Share Your Story
Make your voice heard and share how mental health has affected your life
Long before I was diagnosed with major depression in my mid-30s, running was my self-medication of choice. The initial draw of the sport was the opportunity for solitude that it offered: the chance to slip betimes away from everyone and everything, to get out of (or deeper into) my head, letting the rush of scenery and serotonin drown out the darkness of the day’s ruminations.
While the loneliness of long distance running provided temporary refuge, the enduring mental health benefits I have reaped from the sport are ultimately the result of the relationships I have formed through it. Running with someone tends to breed a unique form of friendship, empathy, and trust. It may simply be the result of a mutual love for what others may consider an absurd pastime, but runners connect with one another in ways that I have never experienced outside of the running community.
Depression is a condition whose natural byproduct is isolation. It can fool the mind into believing not only that we are utterly alone in our pain but that we deserve to suffer in solitude and silence, that meaningful connection with another person is as unmerited as it is unattainable. The tragic and elusive punchline is that the opposite is true: rather than alienating us, our collective capacity to endure grief, loss, heartache, and hopelessness is perhaps the most universal human experience and can be a wellspring of empathy and a source of healing ⎯ if we are courageous enough to be vulnerable.

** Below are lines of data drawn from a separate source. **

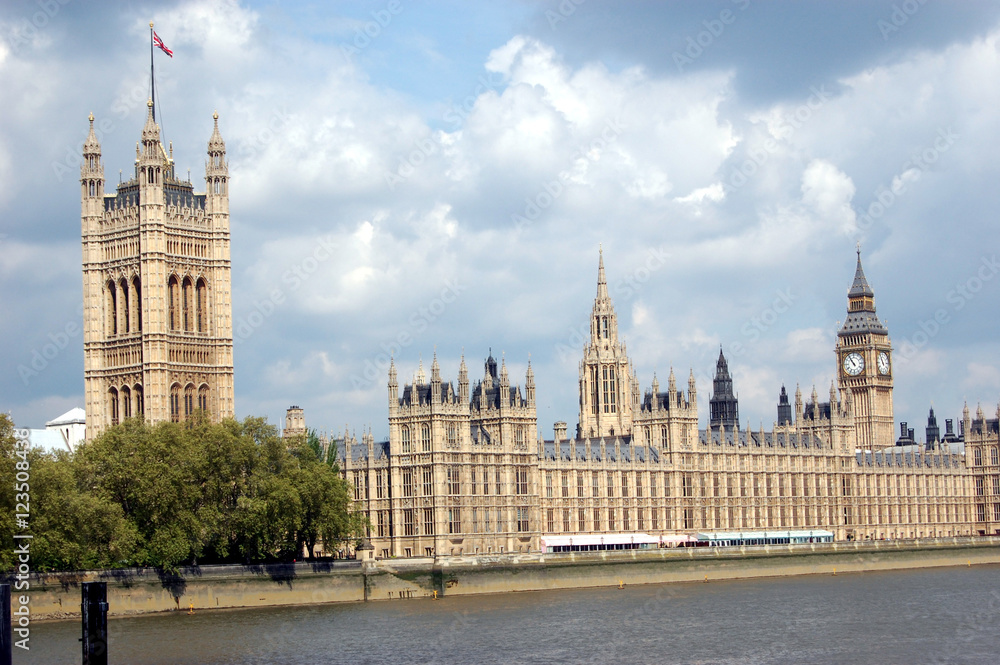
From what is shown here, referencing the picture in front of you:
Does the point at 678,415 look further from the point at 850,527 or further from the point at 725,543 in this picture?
the point at 850,527

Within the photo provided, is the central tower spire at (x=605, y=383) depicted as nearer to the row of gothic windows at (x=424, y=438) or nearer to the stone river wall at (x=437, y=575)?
the stone river wall at (x=437, y=575)

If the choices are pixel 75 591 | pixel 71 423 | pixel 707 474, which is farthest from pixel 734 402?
pixel 75 591

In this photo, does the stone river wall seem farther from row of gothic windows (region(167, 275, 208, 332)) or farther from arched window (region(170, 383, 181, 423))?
row of gothic windows (region(167, 275, 208, 332))

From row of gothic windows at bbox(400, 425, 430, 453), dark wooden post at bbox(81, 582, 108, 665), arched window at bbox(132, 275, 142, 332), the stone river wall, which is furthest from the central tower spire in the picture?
dark wooden post at bbox(81, 582, 108, 665)

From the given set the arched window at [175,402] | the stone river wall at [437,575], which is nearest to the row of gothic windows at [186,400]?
the arched window at [175,402]

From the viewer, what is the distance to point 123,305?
13125cm

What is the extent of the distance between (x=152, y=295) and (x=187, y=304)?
4.43 m

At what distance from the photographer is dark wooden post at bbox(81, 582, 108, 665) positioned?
141ft

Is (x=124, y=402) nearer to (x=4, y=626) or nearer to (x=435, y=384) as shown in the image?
(x=435, y=384)

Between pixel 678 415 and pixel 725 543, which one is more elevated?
pixel 678 415

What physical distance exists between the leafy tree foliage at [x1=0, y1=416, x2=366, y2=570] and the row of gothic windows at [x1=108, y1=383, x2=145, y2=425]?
81.4 feet

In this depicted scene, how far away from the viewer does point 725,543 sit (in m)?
149

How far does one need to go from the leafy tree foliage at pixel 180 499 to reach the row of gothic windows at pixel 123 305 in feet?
89.2

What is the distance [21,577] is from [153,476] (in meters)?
12.9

Vulnerability tends to come more easily when you’re surrounded by people who are used to and not deterred by being humbled. Being a part of the running community involves the voluntary courtship of failure; it requires the mental strength to risk falling short of our goals, the wisdom to accept and learn from those shortfalls, and the resilience to get up and do it all over again.
In such a community, I don’t need the veneer of stoicism I wore for most of my life to hide the fact that I experience emotions very powerfully and viscerally. My runner friends and I know what it takes to continually push ourselves to be better, and are therefore more open to connecting with one another about our struggles and our triumphs, in running and in our personal lives. The more time I’ve spent among the running community, the more the community has transcended running.